* start Material for the task *

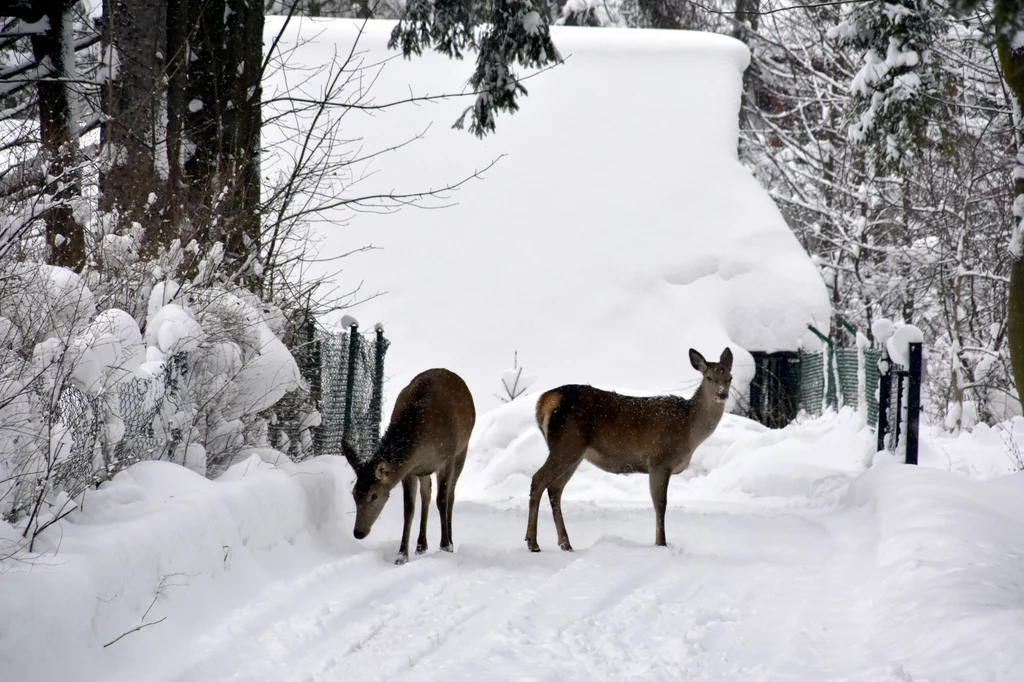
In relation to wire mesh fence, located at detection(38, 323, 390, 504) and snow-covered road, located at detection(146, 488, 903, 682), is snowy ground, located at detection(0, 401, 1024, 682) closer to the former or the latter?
snow-covered road, located at detection(146, 488, 903, 682)

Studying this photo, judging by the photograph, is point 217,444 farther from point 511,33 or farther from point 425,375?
point 511,33

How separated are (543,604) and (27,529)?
119 inches

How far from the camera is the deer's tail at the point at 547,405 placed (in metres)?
9.05

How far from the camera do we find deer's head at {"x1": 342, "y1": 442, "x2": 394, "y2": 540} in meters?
8.14

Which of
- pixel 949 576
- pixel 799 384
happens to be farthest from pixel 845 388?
pixel 949 576

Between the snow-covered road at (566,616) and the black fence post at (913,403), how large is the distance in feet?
9.59

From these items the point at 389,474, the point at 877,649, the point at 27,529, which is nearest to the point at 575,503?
the point at 389,474

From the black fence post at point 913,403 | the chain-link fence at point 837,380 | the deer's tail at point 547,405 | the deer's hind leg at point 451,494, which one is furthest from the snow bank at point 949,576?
the chain-link fence at point 837,380

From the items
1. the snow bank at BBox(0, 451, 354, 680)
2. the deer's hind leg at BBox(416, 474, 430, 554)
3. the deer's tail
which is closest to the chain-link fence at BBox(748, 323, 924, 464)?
the deer's tail

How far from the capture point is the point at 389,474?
26.8 feet

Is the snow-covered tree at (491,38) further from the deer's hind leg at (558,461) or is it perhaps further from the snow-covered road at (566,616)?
the snow-covered road at (566,616)

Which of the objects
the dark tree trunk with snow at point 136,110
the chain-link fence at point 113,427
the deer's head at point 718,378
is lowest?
the deer's head at point 718,378

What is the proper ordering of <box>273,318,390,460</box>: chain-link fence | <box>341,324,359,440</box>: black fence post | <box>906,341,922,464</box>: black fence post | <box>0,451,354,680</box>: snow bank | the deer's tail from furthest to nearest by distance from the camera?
<box>341,324,359,440</box>: black fence post
<box>906,341,922,464</box>: black fence post
<box>273,318,390,460</box>: chain-link fence
the deer's tail
<box>0,451,354,680</box>: snow bank

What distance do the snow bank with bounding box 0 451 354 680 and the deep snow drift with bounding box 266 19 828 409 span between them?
14586 mm
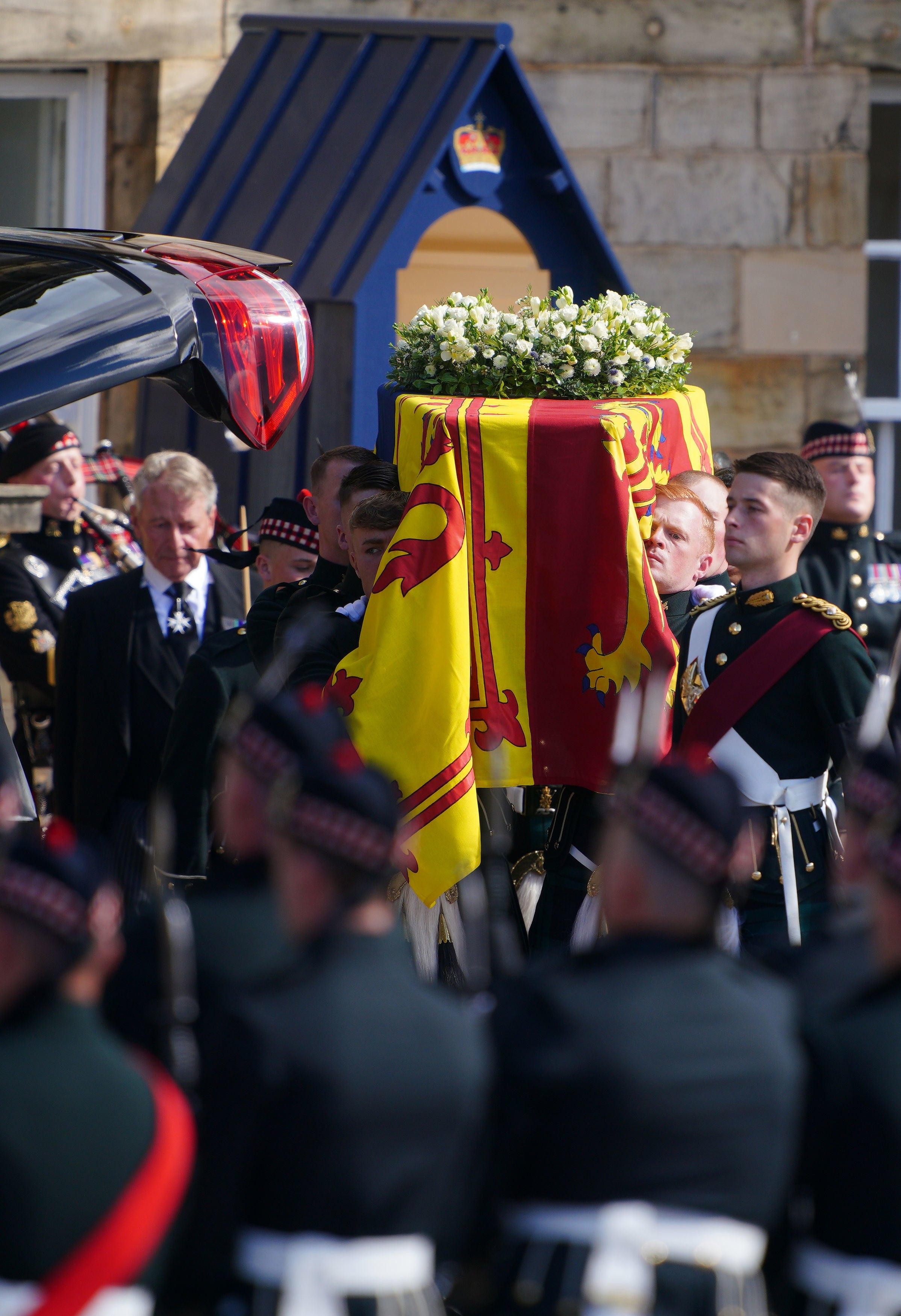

* end Material for the task *

Number every line of the records above as a list, skipping the blank lines and leaving out the pictures.

◆ Written response:
1. In relation to wire mesh fence, located at detection(38, 323, 390, 504) and snow-covered road, located at detection(146, 488, 903, 682), is snowy ground, located at detection(0, 401, 1024, 682) closer to the former or the latter?
2. snow-covered road, located at detection(146, 488, 903, 682)
3. Studying this photo, judging by the photograph, is point 217,444 farther from point 511,33 or farther from point 425,375?
4. point 511,33
5. How separated are (543,604) and (27,529)?
6. 119 inches
7. How far from the camera is the deer's tail at the point at 547,405 placed (in metres)?
8. 9.05
9. How far from the camera do we find deer's head at {"x1": 342, "y1": 442, "x2": 394, "y2": 540} in meters?
10. 8.14
11. Which of
12. - pixel 949 576
13. - pixel 799 384
14. happens to be farthest from pixel 845 388?
15. pixel 949 576
16. Between the snow-covered road at (566,616) and the black fence post at (913,403), how large is the distance in feet?
17. 9.59
18. From these items the point at 389,474, the point at 877,649, the point at 27,529, which is nearest to the point at 575,503?
19. the point at 389,474
20. From the black fence post at point 913,403 | the chain-link fence at point 837,380 | the deer's tail at point 547,405 | the deer's hind leg at point 451,494, which one is furthest from the snow bank at point 949,576?
21. the chain-link fence at point 837,380
22. From the items
23. 1. the snow bank at BBox(0, 451, 354, 680)
24. 2. the deer's hind leg at BBox(416, 474, 430, 554)
25. 3. the deer's tail
26. which is closest to the chain-link fence at BBox(748, 323, 924, 464)?
27. the deer's tail
28. How far from the capture point is the point at 389,474?
29. 26.8 feet
30. Is the snow-covered tree at (491,38) further from the deer's hind leg at (558,461) or is it perhaps further from the snow-covered road at (566,616)?
31. the snow-covered road at (566,616)
32. Which of the objects
33. the dark tree trunk with snow at point 136,110
34. the chain-link fence at point 113,427
35. the deer's head at point 718,378
36. is lowest?
37. the deer's head at point 718,378
38. What is the proper ordering of <box>273,318,390,460</box>: chain-link fence | <box>341,324,359,440</box>: black fence post | <box>906,341,922,464</box>: black fence post | <box>0,451,354,680</box>: snow bank | the deer's tail from furthest to nearest by distance from the camera?
39. <box>341,324,359,440</box>: black fence post
40. <box>906,341,922,464</box>: black fence post
41. <box>273,318,390,460</box>: chain-link fence
42. the deer's tail
43. <box>0,451,354,680</box>: snow bank
44. What distance do the snow bank with bounding box 0 451 354 680 and the deep snow drift with bounding box 266 19 828 409 span between them?
45. 14586 mm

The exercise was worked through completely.